> _Exercise description_:
Print out the data precisely as it appears here, with no pictures.

> _Supplied material_:
╭──

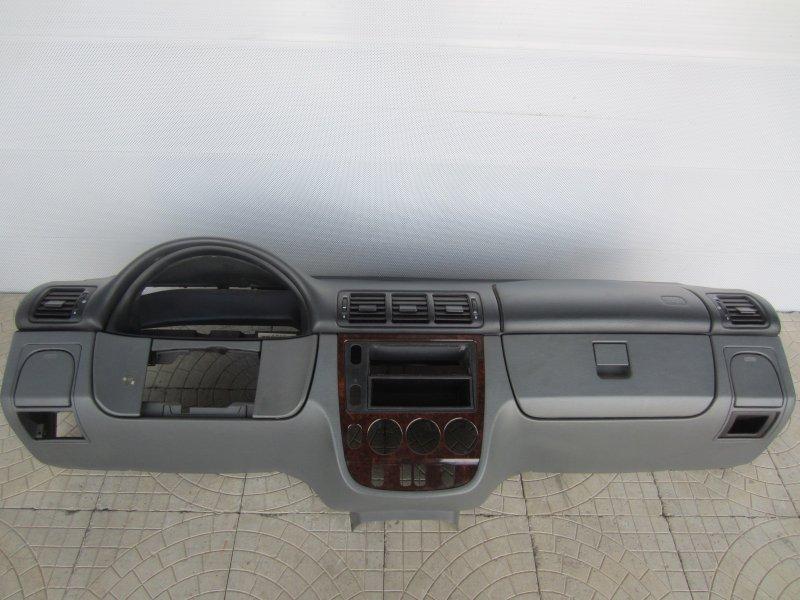 Торпедо Mercedes-Benz W163 W163 (ML-320) М112 1999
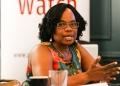 Bénin: Le panier de la ménagère est presque vide selon Social Watch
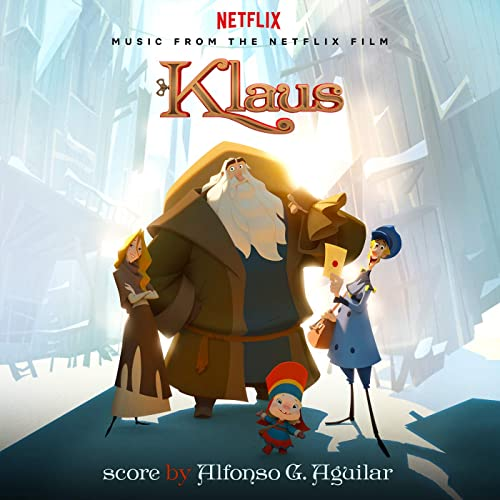 Klaus (Music from the Netflix film) by Alfonso G. Aguilar on Amazon Music - Amazon.com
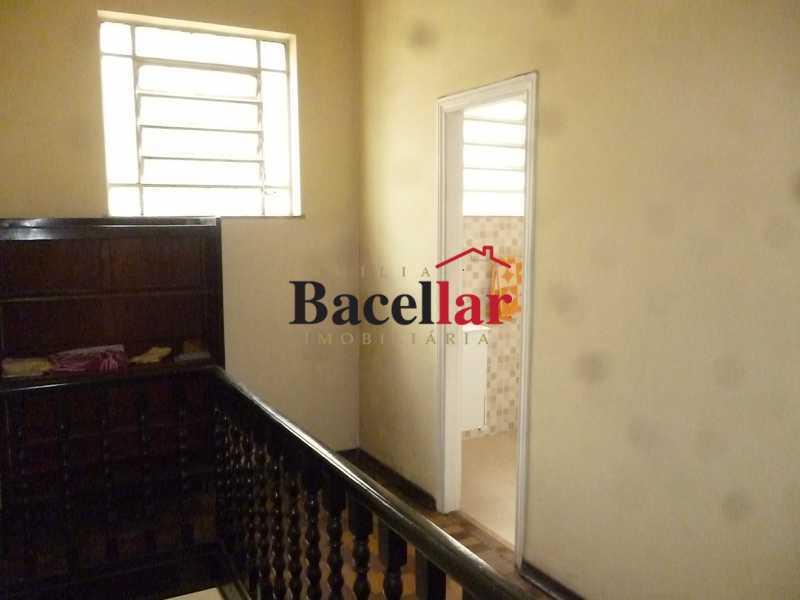 P1180690 - Casa 3 quartos à venda Grajaú, Rio de Janeiro - R$ 850.000 - TICA30160 - 22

╰──

> _Answer box_:
 Торпедо Mercedes-Benz W163 W163 (ML-320) М112 1999
 Bénin: Le panier de la ménagère est presque vide selon Social Watch
 Klaus (Music from the Netflix film) by Alfonso G. Aguilar on Amazon Music - Amazon.com
 P1180690 - Casa 3 quartos à venda Grajaú, Rio de Janeiro - R$ 850.000 - TICA30160 - 22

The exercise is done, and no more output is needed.